Companies often use non-data-focused employees to collect data. Employees are asked to fetch and produce data rather than working on their normal responsibilities. Companies often don't use more than half the data they collect, which suggests that all of the people involved in collecting the data have wasted their time and caused operational delays and losses.
However, the data collected is rarely used by any data science team because they are too busy to review all of it.
All about data, and all for data
These issues all point to the fact that companies, except for data pioneers like Google or Facebook, are still trying to figure out how they can re-imagine their businesses for the data-driven age. Data scientists pull data into large databases, and they have a lot to clean up, while other people, who spent their time fetching the data, don't get much benefit.
Data transformation is still in its infancy. Tech giants who have made data a core part of their business models have ignited a fire that is just beginning to burn. Even though results are mixed at the moment, it is a sign companies still need to master data thinking.

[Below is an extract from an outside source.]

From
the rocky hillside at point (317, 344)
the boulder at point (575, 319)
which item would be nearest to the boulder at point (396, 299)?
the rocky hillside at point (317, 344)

Businesses know that data is valuable and are eager to hire AI specialists in non-tech businesses. It is possible for companies to succeed if they focus on people as much AIs.
Data can improve the operation of almost any part of an organization. It may seem appealing to imagine a future with a machine-learning model for all business processes, but we don't need to go that far. Any company that wants to tap data should aim to get it from point A and B. Point A refers to the point in the workflow where data are being collected. Point B is for the individual who requires the data for decision-making.
It is important to note that point B doesn't have to be a data scientist. This could be a manager looking to design the best workflow, an engineer looking at flaws in a manufacturing process, or a UI designer performing A/B testing of a particular feature. All these people need to have all the data they require at their disposal, so that they can make the right decisions and get the best insights.
Data can be just as useful as models for people, especially if the company invests and provides basic analytics skills. Accessibility must be the goal in this approach.
Skeptics might claim that big data is a fad. However, advanced analytics capabilities can improve the bottom line of any company provided it has a clear plan and meets expectations. It is important to make data easy and accessible, not to try to get as much data as possible.
This means that a company's overall data culture is as important as its data infrastructure.